Ideas In : Ideas Out

What do we need to have to be remembered?


Can we summarise ten textbooks, put them in a well-spaced article and become an “expert”?


Or can we read just one book and gather an insight that is all our own?


The first, though it’s now a ‘hack’ to being perceived as an “expert”, it’s hugely boring. It’s rewriting and taking something from the past and putting it somewhere where it shouldn’t belong – the present.


The second is new and innovative; making changes to what is already established, it takes something from the past and makes it into something new; worthy to have in the present. It reinterprets the past.


Insight like this has real value because only you can give it.


It’s linking separate, sometimes disparate ideas and putting them into a conclusive event that makes sense to others.


You could be speaking to someone who you perceive to be far out of your stride but if you have an insight that merges an interest of yours with theirs, your conversation transcends status into genuine interest.


You could be a long time piano player but a newly turned painter and offer an insight learnt from the world of piano, apply into the world of art and find that other, more experienced painters think of it as a new, interesting, or valuable angle never seen before.


Debra Hurd, Keys, 2016


We all have this potential for insightful discussion yet the problem is we don’t necessarily engage or trust our curiosities to get us to that stage…


To have an insight we need to go deeper. Hovering on the outskirts and picking the low hanging fruit simply won’t get us there.


Once we start going deeper, chasing the rabbit down the rabbit hole, we build up a repertoire of ideas. The difficulty is avoiding vague summation and having something creatively new. That’s why it’s often far better to intake varied influence to get our brains associating more abstractly. Like how George Nelson likened Armin Hofmann’s design lessons to Bach’s rudimentary finger exercises; bringing to light that true masters see great beauty in emphasising fundamentals. Or the similarity between the later postmodern logic and the modern artist Marcel Duchamp to be quintessentially a postmodern-modern artist after the fact. These are all deeper insights that go beyond the surface fact that additionally evoke scrutiny and discourse.


This action of intaking varied sources of information brings to mind one of the greatest creative minds in our history: Leonardo Da Vinci. LDV held a multitude of interests to the stage of mastery, so it was no coincidence that he was this creative, in fact, his upbringing suggested typical mediocrity, but it was his devotion to curiosity that brought about the leaps made during the Renaissance including invention, painting, sculpting, architecture, science, music, maths, engineering, literature, anatomy, geology, astronomy, botany, writing, history, and cartography.

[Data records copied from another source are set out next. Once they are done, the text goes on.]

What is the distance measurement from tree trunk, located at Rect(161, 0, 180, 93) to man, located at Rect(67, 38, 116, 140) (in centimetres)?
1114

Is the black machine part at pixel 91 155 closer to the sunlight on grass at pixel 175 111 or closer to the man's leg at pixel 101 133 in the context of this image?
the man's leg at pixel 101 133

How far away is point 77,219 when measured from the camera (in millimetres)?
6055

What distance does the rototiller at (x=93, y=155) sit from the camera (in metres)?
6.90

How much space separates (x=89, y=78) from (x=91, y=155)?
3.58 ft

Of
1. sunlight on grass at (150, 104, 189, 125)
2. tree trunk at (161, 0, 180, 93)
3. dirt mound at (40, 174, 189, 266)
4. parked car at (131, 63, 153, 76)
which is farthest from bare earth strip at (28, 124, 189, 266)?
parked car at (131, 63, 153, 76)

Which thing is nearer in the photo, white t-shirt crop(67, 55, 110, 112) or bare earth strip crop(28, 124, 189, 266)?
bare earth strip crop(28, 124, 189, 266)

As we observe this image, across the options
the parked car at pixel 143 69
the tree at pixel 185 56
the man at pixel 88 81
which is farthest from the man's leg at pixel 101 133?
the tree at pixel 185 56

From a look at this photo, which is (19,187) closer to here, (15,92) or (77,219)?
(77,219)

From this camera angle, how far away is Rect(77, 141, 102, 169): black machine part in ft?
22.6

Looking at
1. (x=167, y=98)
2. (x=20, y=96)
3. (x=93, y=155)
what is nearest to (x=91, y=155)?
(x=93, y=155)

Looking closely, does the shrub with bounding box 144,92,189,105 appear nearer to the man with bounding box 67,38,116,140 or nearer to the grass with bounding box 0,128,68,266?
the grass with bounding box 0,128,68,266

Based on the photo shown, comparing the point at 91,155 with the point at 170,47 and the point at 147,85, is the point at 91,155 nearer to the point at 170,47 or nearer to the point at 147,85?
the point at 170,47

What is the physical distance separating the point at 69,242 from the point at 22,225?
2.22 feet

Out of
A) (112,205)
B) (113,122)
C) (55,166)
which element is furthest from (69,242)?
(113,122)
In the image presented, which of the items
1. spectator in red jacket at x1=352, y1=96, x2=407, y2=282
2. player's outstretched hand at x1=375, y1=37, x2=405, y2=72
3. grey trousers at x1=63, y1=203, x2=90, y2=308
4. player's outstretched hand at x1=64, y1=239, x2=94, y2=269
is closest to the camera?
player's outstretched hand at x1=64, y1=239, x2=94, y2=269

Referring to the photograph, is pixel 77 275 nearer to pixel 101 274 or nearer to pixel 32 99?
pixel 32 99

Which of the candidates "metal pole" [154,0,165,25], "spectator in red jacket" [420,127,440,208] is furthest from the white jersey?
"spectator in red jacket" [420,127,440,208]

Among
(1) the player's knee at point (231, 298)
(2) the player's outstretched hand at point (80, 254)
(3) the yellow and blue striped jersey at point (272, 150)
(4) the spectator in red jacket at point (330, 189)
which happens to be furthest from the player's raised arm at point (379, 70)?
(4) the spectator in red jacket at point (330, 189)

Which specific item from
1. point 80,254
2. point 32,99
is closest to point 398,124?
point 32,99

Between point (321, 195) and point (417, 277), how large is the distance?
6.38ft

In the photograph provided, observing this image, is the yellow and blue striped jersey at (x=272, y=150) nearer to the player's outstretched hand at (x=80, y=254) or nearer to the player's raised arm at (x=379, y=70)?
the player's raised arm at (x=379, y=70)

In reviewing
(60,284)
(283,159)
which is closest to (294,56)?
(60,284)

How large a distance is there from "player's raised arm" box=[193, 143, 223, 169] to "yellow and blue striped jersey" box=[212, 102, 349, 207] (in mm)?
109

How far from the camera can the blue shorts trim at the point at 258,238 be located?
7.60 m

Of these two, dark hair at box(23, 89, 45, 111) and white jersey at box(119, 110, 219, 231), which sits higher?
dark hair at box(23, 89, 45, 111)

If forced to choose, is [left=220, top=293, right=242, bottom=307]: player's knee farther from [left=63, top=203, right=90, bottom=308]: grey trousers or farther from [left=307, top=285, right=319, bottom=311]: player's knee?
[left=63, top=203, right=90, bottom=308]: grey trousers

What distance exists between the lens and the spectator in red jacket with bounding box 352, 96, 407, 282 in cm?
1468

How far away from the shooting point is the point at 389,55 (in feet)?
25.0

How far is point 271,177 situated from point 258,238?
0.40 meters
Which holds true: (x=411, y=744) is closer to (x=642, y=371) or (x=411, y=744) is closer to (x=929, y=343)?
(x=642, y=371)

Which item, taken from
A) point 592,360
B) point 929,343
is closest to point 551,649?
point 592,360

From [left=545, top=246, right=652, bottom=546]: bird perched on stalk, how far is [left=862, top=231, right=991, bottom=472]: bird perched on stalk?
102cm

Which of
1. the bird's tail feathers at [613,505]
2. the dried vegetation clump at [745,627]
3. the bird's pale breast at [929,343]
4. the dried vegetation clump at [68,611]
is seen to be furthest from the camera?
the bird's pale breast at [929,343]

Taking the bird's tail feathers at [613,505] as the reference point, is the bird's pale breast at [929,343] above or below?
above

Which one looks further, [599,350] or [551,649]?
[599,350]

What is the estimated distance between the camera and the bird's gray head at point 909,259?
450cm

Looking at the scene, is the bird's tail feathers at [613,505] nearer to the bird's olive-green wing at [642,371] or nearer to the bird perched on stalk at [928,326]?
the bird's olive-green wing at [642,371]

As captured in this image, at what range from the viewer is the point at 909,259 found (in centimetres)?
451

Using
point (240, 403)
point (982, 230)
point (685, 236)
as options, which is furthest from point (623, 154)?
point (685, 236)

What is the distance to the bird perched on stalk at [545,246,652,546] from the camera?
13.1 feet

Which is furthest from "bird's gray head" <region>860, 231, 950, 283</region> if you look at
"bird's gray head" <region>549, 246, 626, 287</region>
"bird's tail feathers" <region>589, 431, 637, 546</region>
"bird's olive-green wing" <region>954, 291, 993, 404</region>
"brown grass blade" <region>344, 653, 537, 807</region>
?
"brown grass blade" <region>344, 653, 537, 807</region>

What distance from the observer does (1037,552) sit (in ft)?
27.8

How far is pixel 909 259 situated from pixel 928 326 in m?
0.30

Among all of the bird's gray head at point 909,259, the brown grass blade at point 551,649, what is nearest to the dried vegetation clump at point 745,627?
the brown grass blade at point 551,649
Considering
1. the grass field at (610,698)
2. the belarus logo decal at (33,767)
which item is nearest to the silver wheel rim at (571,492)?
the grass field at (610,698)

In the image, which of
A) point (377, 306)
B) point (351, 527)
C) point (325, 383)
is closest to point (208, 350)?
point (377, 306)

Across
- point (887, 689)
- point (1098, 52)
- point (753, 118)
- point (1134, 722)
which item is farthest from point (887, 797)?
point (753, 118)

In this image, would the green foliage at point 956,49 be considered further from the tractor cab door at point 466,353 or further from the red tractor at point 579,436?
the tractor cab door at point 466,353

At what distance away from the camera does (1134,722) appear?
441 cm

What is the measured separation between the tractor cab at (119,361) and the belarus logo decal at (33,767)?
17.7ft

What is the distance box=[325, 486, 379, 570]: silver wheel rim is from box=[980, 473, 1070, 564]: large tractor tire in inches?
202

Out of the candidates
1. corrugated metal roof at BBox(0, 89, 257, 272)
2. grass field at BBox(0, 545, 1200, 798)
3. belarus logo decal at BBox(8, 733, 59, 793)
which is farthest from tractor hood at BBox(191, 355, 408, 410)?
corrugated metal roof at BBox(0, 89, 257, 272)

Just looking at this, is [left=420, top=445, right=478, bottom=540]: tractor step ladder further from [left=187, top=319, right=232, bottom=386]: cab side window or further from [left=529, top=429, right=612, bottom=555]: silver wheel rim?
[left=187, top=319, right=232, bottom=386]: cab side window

One of the varied pages of Leonardo's Sketchbook. 
This time, curious about the dimensions of a horse…


Ideas In : Ideas Out


This then is the soft equation for insight: II:IO – Absorb the world’s ideas and leave room for your ideas to simply come about. We can’t create new things in a vacuum, we can’t create new things in an echo chamber, and we certainly can’t create new things if we don’t give ourselves the time or environment for them to manifest.


Because where you can read ten books and achieve an extensive knowledge about something you find interesting, achieving an insight that is uniquely yours is the real value we seek to find in the world. It pushes us forward. And that doesn’t necessarily come about from the mass loading of one specific subject but rather from a curious and playful mind across multiple.